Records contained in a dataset
[Start of Attachment]

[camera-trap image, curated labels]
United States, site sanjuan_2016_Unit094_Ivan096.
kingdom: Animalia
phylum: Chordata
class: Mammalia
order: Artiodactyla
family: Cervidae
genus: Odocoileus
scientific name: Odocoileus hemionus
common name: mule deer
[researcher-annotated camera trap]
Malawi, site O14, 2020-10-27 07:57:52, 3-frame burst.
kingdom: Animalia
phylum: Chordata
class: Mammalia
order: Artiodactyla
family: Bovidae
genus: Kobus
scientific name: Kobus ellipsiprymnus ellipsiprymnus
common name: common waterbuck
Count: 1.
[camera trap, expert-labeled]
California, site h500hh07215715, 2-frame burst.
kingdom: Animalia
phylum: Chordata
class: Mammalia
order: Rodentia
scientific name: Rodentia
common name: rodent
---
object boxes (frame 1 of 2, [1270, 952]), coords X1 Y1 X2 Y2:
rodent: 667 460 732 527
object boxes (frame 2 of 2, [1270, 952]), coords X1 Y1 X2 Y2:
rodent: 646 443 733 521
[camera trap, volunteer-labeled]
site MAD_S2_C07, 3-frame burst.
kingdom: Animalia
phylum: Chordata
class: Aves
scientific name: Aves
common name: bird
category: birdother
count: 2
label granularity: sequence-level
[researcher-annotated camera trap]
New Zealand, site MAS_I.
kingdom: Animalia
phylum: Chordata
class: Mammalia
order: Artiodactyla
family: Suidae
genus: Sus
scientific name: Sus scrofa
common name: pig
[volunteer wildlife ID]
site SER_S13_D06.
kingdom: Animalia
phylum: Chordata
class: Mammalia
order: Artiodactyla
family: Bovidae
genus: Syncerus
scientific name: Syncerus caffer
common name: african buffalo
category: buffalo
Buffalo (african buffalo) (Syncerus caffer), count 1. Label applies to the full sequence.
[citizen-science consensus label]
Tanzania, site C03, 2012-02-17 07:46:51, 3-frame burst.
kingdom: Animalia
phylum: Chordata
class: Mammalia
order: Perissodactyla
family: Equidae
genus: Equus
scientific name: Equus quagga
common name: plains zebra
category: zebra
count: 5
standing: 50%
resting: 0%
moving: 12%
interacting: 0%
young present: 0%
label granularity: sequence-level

[End of Attachment]

Exercise goal
Using the records above, set down exactly the lines from the one with "scientific name: Odocoileus hemionus" through the one with "common name: common waterbuck", inclusive, and nothing more.

Response area
scientific name: Odocoileus hemionus
common name: mule deer
[researcher-annotated camera trap]
Malawi, site O14, 2020-10-27 07:57:52, 3-frame burst.
kingdom: Animalia
phylum: Chordata
class: Mammalia
order: Artiodactyla
family: Bovidae
genus: Kobus
scientific name: Kobus ellipsiprymnus ellipsiprymnus
common name: common waterbuck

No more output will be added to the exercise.